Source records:
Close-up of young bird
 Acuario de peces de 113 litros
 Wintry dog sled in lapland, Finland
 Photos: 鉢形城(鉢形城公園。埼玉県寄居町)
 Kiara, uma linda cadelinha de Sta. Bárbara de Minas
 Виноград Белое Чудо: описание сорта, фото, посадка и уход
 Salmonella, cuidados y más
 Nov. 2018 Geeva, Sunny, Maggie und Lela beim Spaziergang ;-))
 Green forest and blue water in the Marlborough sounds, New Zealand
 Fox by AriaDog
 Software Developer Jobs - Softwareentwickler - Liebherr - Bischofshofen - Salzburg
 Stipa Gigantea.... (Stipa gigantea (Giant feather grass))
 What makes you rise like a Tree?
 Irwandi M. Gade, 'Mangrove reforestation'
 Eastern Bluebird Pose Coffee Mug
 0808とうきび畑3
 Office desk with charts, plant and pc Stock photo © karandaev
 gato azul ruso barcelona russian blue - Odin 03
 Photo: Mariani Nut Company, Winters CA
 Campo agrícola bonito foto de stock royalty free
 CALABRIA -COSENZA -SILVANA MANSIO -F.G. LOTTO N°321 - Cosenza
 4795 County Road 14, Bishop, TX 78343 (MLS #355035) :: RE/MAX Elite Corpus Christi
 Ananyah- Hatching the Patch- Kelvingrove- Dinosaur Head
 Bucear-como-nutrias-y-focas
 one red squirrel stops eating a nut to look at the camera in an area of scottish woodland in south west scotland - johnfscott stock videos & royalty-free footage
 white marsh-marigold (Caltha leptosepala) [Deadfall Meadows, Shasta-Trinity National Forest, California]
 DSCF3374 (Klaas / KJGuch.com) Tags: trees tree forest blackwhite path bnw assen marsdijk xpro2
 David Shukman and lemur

**Assignment**
What the answer needs is every line from the data above with "free" in it.

**Solution for this exercise**
 Campo agrícola bonito foto de stock royalty free
 one red squirrel stops eating a nut to look at the camera in an area of scottish woodland in south west scotland - johnfscott stock videos & royalty-free footage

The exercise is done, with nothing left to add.